Holmes v. Winter

Smith, J.

(dissenting). I agree with the majority that New York’s Shield Law reflects a strong public policy of the state to protect confidential sources, and that that policy would justify, in a proper case, a refusal to issue a subpoena under the Uniform Act to Secure the Attendance of Witnesses from *321Without a State in Criminal Proceedings. I do not think this is a proper case, however, because the allegedly privileged communications took place wholly in Colorado, and the New York Shield Law does not apply to them.

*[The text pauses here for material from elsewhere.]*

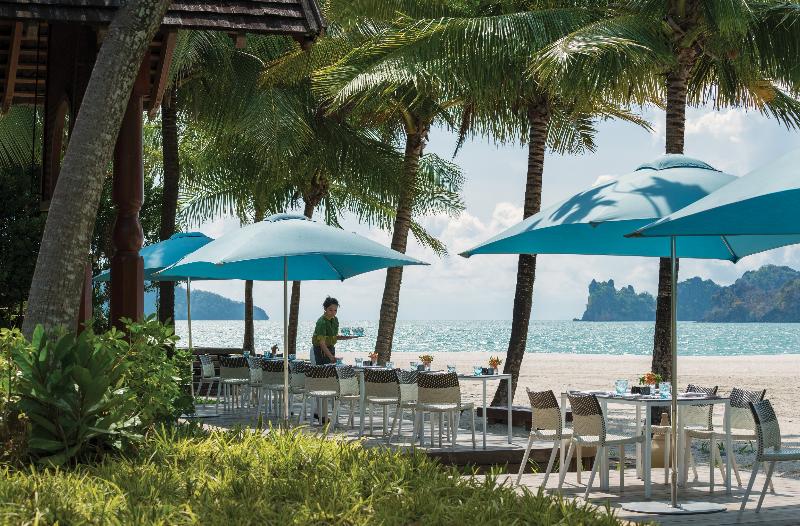 فندق Four Seasons Resort Langkawi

While the record does not say where Jana Winter was when she spoke to her Colorado law enforcement sources, her brief in this Court concedes that she was in Colorado. (Even without that concession, we would not assume otherwise from a silent record; it is Winter’s burden to establish the existence of a privilege.) The majority holds the Colorado location of the communications to be irrelevant, apparently on the ground that Winter’s office is located in New York. The majority is holding, in substance, that a New York reporter takes the protection of New York’s Shield Law with her when she travels—presumably, anywhere in the world. This seems to me an excessive expansion of New York’s jurisdiction, one that is unlikely to be honored by other states or countries or to attain the predictability that the majority says is its goal.

According to the Restatement (Second) of Conflict of Laws (Restatement), the question of whether a particular communication is privileged should be decided either by the “law of the forum” or the “law of the state which has the most significant relationship with the communication” (Restatement § 139). Here, under the Restatement rule, there is no conflict to resolve, because Colorado is both the forum—i.e., the location of the proceeding in which a party seeks to offer an allegedly privileged communication in evidence—and the state with the most significant relationship. A comment to the Restatement says that, “[t]he state which has the most significant relationship with a communication will usually be the state where the communication took place” (Restatement § 139, Comment e), and I see no reason why this case should be an exception.

I am therefore unpersuaded by the majority’s claim that Winter “was entitled to rely on” the absolute protection of the New York Shield Law (majority op at 316). Another Restatement comment (§ 139, Comment c) says that “if [the parties to the communication] relied on any law at all, they would have relied on the local law of the state of most significant relationship.” Winter chose to leave New York, fly to Colorado, and have conversations in Colorado with her sources. She and her sources could reasonably expect the question of whether their communications were privileged to be governed by Colorado law, just as it would be if Winter were a New York lawyer who *322had flown out to meet a Colorado client, or a wife who went to Colorado to talk to her husband.

The majority makes the superficially appealing argument that New York journalists and their sources cannot safely assume that their conversations will be confidential unless the New York Shield Law follows the journalist everywhere (majority op at 316-317). It is true that the universal application of New York law would enhance certainty—but that is a result that New York courts do not have the power to achieve. The majority says: “New York journalists should not have to consult the law in the jurisdiction where a source is located ... in order to determine whether they can issue a binding promise of confidentiality” (majority op at 317)—but they will always have to do that, despite today’s decision, because they cannot be assured that New York courts will decide every case. If Winter had been subpoenaed when she was in Colorado—or if she were to be subpoenaed at some later date, when she travels to Colorado again—no New York court would be involved, and if a Colorado court chose to enforce the subpoena she would have to choose between disclosing her sources and committing contempt. There is nothing the New York courts can do about that.

The simple fact that no one jurisdiction can rule the world is the reason conflict of laws rules exist. The majority’s choice to ignore those rules in this case seems to me unjustified, and unlikely to produce either harmony among judicial systems or predictable results in cases that involve a claim of journalist-source privilege.

Chief Judge Lippman and Judges Rivera and Abdus-Salaam concur with Judge Graffeo; Judge Smith dissents and votes to affirm in an opinion in which Judge Pigott concurs; Judge Read dissents and votes to affirm for the reasons stated in the opinion by Justice Darcel D. Clark at the Appellate Division (110 AD3d 134).

Order reversed, without costs, and petition dismissed.